Memorandum by the General Medical Council
1. We understand that the aim of this Bill
is to make it lawful for terminally ill patients to receive medical
assistance to end their life. The question whether assisted dying
should be legally permitted in some form raises difficult ethical
and moral issues concerning the rights and freedoms of individuals.
2. The General Medical Council licenses
doctors to practise medicine in the UK under the provisions of
the Medical Act 1983 (as amended). Our objective, as defined in
the Medical Act, is to "protect, promote and maintain the
health and safety of the public". Our four main functions
To keep up-to-date registers of qualified
To foster good medical practice.
To promote high standards of medical
To deal firmly and fairly with doctors
whose fitness to practise is in doubt.
3. One of the ways in which we foster good
medical practice is by giving advice to the profession, primarily
through our published guidance, on the standards of practice expected
of them. We require doctors to observe the law (paragraph 11,
Good Medical Practice) and our guidance will always be
consistent with the law. Consequently we have not developed policy
or issued guidance on euthanasia.
4. The proposal to legalise physician-assisted
dying is an issue which raises strong views. These views are predominantly
based on personal beliefs and individual moral values, rather
than the knowledge and experience particular to doctors or patients
or any other professional or social role. We believe that it is
for society as a whole to determine, through its democratic processes,
how best to respond to the conflicting wishes of its citizens.
5. In order to address the difficult dilemmas
faced by doctors about how best to meet the needs of a terminally
ill patient we published guidance on Withholding and Withdrawing
Life-Prolonging Treatments: Good Practice in Decision-Making.
The aim of the guidance is to provide a clear framework for professional
practice within the current law, and therefore starts from the
premise that any medical intervention where the doctor's primary
intention is to end the patient's life is unlawful.
(As the Committee will be aware, this guidance
document was recently judicially reviewed, and the judgement handed
down from the High Court specifies parts of our guidance which
will need to change, although Justice Munby called the booklet
". . . overall . . . a document whose contents, indeed whose
whole approach, should greatly reassure patients and their relatives.")
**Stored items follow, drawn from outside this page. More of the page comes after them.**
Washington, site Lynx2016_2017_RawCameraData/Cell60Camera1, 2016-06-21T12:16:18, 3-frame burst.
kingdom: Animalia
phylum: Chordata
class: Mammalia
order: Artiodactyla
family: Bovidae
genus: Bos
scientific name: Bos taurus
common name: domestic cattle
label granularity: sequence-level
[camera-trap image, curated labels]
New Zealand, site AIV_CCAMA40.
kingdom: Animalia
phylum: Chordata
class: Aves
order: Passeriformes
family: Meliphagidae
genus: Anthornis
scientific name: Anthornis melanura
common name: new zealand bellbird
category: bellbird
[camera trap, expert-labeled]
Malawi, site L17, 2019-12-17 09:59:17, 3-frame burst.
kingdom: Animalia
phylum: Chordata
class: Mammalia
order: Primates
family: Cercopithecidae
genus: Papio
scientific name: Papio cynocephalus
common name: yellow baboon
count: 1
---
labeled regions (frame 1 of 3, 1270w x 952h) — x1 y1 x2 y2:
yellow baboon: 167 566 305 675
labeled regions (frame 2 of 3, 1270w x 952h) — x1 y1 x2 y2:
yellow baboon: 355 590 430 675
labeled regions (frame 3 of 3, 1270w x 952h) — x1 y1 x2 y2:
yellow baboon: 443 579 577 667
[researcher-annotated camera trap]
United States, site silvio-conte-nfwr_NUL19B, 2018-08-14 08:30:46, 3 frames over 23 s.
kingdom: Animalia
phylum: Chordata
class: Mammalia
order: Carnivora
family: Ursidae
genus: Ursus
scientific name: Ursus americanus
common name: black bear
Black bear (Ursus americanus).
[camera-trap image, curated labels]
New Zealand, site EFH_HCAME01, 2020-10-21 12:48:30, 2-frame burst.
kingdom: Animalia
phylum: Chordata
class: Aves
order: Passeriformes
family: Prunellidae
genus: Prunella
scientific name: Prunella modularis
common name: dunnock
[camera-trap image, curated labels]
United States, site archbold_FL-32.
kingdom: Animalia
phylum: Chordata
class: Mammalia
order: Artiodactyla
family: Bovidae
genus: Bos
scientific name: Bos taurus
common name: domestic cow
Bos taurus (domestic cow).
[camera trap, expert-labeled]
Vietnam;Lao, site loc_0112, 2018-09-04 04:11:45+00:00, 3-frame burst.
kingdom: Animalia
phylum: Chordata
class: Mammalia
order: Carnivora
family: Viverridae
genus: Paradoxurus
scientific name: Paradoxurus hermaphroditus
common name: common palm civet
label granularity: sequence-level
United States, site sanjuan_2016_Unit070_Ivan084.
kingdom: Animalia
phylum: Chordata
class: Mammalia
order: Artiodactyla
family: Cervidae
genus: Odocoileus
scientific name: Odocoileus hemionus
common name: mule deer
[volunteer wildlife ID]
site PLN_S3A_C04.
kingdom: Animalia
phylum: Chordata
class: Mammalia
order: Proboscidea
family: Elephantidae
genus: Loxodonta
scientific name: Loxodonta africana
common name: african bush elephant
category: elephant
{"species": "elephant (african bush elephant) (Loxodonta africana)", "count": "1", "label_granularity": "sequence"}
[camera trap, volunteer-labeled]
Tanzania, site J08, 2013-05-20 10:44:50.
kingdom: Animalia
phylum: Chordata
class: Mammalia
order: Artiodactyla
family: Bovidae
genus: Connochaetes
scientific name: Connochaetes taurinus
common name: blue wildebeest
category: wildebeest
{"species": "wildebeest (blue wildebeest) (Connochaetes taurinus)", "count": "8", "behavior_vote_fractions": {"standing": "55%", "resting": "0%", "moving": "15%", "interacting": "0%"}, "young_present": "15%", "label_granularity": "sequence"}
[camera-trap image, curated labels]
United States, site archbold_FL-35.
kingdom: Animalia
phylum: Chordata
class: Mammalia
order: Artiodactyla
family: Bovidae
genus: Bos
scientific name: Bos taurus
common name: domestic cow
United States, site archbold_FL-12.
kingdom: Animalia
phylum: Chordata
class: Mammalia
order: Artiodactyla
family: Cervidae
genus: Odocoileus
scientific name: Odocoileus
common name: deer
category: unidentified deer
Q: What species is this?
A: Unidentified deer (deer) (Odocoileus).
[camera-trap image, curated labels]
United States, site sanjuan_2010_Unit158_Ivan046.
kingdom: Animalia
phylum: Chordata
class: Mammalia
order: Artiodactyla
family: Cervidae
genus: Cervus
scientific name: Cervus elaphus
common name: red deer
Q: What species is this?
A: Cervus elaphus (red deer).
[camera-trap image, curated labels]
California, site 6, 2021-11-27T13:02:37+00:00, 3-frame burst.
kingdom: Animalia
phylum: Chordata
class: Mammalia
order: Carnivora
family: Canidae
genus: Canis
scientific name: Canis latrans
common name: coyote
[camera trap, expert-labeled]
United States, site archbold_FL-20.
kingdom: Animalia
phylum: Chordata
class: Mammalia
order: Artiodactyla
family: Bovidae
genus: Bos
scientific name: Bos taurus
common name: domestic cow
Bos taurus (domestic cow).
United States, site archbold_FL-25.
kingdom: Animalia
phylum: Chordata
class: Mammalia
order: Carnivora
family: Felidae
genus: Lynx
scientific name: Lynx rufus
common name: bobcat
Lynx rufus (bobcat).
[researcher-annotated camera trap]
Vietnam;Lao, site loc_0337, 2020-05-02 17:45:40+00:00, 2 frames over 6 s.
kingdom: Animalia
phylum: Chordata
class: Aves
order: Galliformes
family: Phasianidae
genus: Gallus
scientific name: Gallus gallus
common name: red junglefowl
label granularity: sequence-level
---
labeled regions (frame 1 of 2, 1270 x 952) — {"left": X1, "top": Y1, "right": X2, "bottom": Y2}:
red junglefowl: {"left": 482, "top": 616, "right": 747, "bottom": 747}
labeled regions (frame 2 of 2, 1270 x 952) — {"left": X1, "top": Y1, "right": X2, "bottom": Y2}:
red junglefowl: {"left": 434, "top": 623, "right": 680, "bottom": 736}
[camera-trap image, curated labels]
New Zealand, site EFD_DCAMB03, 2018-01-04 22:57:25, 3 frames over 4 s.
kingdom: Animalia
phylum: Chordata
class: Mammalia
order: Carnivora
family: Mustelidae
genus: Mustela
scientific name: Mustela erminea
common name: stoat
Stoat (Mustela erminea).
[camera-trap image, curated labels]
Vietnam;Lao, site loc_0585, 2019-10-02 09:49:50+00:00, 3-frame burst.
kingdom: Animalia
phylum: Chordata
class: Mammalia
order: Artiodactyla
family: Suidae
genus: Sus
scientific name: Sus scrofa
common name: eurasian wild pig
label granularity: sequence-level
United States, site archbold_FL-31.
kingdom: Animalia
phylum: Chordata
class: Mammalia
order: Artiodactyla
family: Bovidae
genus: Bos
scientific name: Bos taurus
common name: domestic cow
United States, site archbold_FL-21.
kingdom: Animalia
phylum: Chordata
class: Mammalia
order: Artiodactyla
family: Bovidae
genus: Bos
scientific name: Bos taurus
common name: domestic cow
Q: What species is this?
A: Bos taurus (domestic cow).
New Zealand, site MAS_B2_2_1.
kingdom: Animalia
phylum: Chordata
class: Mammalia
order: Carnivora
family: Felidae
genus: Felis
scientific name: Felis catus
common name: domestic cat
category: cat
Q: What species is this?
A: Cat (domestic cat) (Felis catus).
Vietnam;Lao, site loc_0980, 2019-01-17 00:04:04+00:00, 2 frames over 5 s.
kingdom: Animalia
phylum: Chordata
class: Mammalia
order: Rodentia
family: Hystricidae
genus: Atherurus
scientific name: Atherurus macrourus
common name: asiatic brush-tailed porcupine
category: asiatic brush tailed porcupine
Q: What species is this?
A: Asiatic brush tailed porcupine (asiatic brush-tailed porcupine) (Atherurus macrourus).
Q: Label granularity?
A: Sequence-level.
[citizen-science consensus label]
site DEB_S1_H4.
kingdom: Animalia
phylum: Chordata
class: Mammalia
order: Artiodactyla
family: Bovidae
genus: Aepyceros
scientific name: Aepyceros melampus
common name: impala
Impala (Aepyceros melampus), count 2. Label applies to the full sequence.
6. A change in the law to allow to physician-assisted
dying would have profound implications for the role and responsibilities
of doctors and their relationships with patients. Acting with
the primary intention to hasten a patient's death would be difficult
to reconcile with the medical ethical principals of beneficence
7. If the law were to be changed, a balance
would need to be struck between the autonomous right of an individual
to decide how they wish to die, and the impacton those
close to the patient, those involved in making and acting on the
decision, and on society as a wholethat the granting of
such a wish might have. The Committee will need to consider whether
allowing killing under any circumstances will affect the value
of human life in society.
8. Implementing the proposals in the Bill
would depend on the participation of doctors and other healthcare
practitioners, and a crucial consideration would be the degree
of support amongst these groups for the legalisation of assisted
dying along the lines described in the Bill. We cannot offer a
view about the position of doctors on this issue, but no doubt
you will have approached the British Medical Association and other
representative bodies for evidence.
9. It is likely that there would be a significant
number of clinicians with a conscientious objection to involvement
with assisted dying, and we are pleased to note the inclusion
of clause 7(1-3) relating to this. We would expect a doctor to
respect a patient's wishes, including their right to refuse life-prolonging
treatment, but it would not be a doctor's duty to assist a patient
to die. As the Bill is currently drafted, a doctor with a conscientious
objection would need to `take appropriate steps to ensure that
the patient is referred without delay' to a doctor with no such
objection. We understand the need to ensure continuity of care
for a terminally ill patient, and agree that it is a doctor's
duty to ensure it. However, we believe that this clause would
be of great concern to some doctors with a conscientious objection
who would want a statutory right to withdraw entirely from the
situation. The Committee will need to consider whether such a
doctor, by ensuring the patient's referral, would still feel complicit
in the act of assisting the patient to die.
10. We assume that the Committee will consider,
along with the general question of principal, any concerns about
the scope of the draft Bill and the adequacy of the projections
it proposes. In recent years there have been a number of high
profile legal judgements, interpreting Articles 2, 3 and 8 of
the European Convention on Human Rights, which the Committee will
no doubt take into consideration.
11. We are grateful for the opportunity
to participate in this debate, and look forward to the outcome
of the Committee's deliberations on this important issue.